BAGIAN DOKUMEN:
----

Thursday, November 22, 2018

Inilah 6 Puisi Bertema Kepedulian terhadap Hutan Paling Menyentuh Hati



Siapa yang tak mengenal angka 17 dalam Agustus? 

Itu adalah angka yang sangat istimewa dan angka termanis bagi bangsa Indonesia. Mungkin demikianlah yang muncul di benak Anda. Hal itu sangat wajar. Sebab, pada tanggal itulah, pada tahun 1945, Indonesia menyatakan kemerdekaannya. Maka, menjadilah bangsa kita bebas dari penjajahan bangsa asing. Alhamdulillah. Dan, setiap tahun kita merayakan hari yang sangat bersejarah tersebut.

Akan tetapi, selama di alam kemerdekaan ini, sudahkah bangsa kita hidup sesuai yang telah dicita-citakan para pejuang zaman dulu? Alam kita misalnya, apakah sungai-sungai kita tetap lestari? Airnya mengalir jernih dari hulu ke hilir tanpa tercemar limbah apa pun?

Yang tak kalah pentingnya daripada sungai, adalah hutan. Apakah hutan-hutan kita masih tumbuh dengan subur? Hijau dan sejuk? Burung-burung beterbangan riang dan satwa lainnya hidup dengan tenang di dalamnya? Sebagai contoh, sebut saja di Kalimantan. Di pulau yang dikenal juga dengan sebuta Borneo ini, hutan yang dulu hijau, kini kian gersang saja. Hawa panas ketika musim kemarau tiba sangat terasa. Begitu pun banjir sering terijadi tatkala hujan turun.

Lalu di mana puisi?

----

DATA TERSIMPAN:
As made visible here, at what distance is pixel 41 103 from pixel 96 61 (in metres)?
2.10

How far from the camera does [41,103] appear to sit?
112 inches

----

DESKRIPSI LATIHAN:
Menurut bagian dokumen, pulau apa yang juga dikenal dengan sebutan Borneo?

HASIL TUGAS:
Kalimantan.